Current through games of January 1, 2019

| Team | Head coach | Years at school | Overall record | Record at school | B1G record |
|---|---|---|---|---|---|
| Illinois | Lovie Smith | 3 | 9–27 (.250) | 9–27 (.250) | 4–23 (.148) |
| Indiana | Tom Allen* | 2 | 10–15 (.400) | 10–15 (.400) | 4–14 (.222) |
| Iowa | Kirk Ferentz | 20 | 164–122 (.573) | 152–101 (.601) | 91–72 (.558) |
| Maryland | D.J. Durkin | 3 | 10–15 (.400) | 10–15 (.400) | 5–13 (.278) |
| Maryland | Matt Canada* | 1 | 5–7 (.417) | 5–7 (.417) | 3–6 (.333) |
| Michigan | Jim Harbaugh | 4 | 96–41 (.701) | 38–14 (.731) | 26–9 (.743) |
| Michigan State | Mark Dantonio | 12 | 125–68 (.648) | 107–51 (.677) | 66–33 (.667) |
| Minnesota | P. J. Fleck | 2 | 42–35 (.545) | 12–13 (.480) | 5–13 (.278) |
| Nebraska | Scott Frost | 1 | 23–15 (.605) | 4–8 (.333) | 3–6 (.333) |
| Northwestern | Pat Fitzgerald | 13 | 96–70 (.578) | 96–70 (.578) | 56–51 (.523) |
| Ohio State | Urban Meyer | 7 | 187–32 (.854) | 83–9 (.902) | 54–4 (.931) |
| Ohio State | Ryan Day* | 2 | 3–0 (1.000) | 3–0 (1.000) | 1–0 (1.000) |
| Penn State | James Franklin | 5 | 69–36 (.657) | 45–21 (.682) | 27–16 (.628) |
| Purdue | Jeff Brohm | 2 | 43–23 (.652) | 13–13 (.500) | 9–9 (.500) |
| Rutgers | Chris Ash | 3 | 7–29 (.194) | 7–29 (.194) | 3–25 (.107) |
| Wisconsin | Paul Chryst | 4 | 61–31 (.663) | 42–12 (.778) | 27–8 (.771) |

- Tom Allen was hired to replace Kevin Wilson in December 2016 at Indiana and coached the Hoosiers in their 2016 bowl game.

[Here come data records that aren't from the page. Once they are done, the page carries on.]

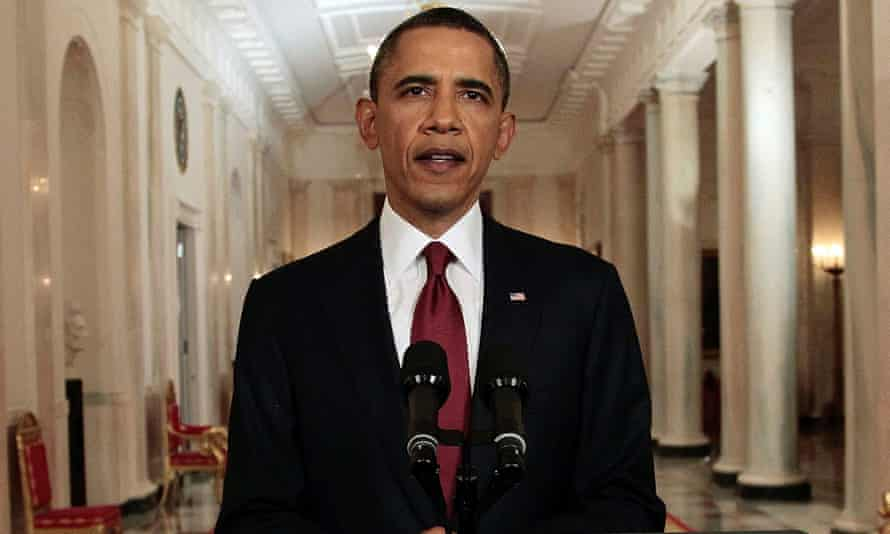 President Barack Obama reads his statement to photographers after making a televised statement on the death of Osama Bin Laden.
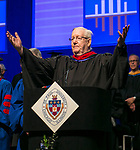 The Rev. Paul Sisul, C.M., senior professional lecturer, offers an invocation Sunday, June 11, 2017, during the DePaul University College of Computing and Digital Media and the College of Communication commencement ceremony at the Allstate Arena in Rosemont, IL. (DePaul University/Jamie Moncrief)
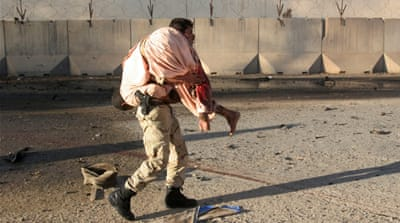 An Afghan soldier carries a wounded man after a suicide car bomb blast on a military convoy in Helmand [Abdul Malik/Reuters]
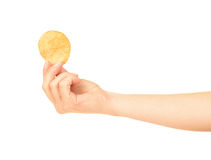 Hand holds potato chips. Stock Images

- Matt Canada was named interim coach at Maryland after D.J. Durkin was placed on administrative leave by the school. D.J. Durkin was reinstated as head coach at Maryland on October 30, 2018, in time for Maryland's ninth game of the season. A day after his reinstatement, after much negative reaction from multiple stakeholders, Maryland ultimately decided to fire D.J. Durkin.

- Urban Meyer was suspended by Ohio State University for the first three games of the 2018 season due to the mishandling of domestic abuse allegations against one of his former assistant coaches. Ryan Day was named interim head coach in Meyer's absence.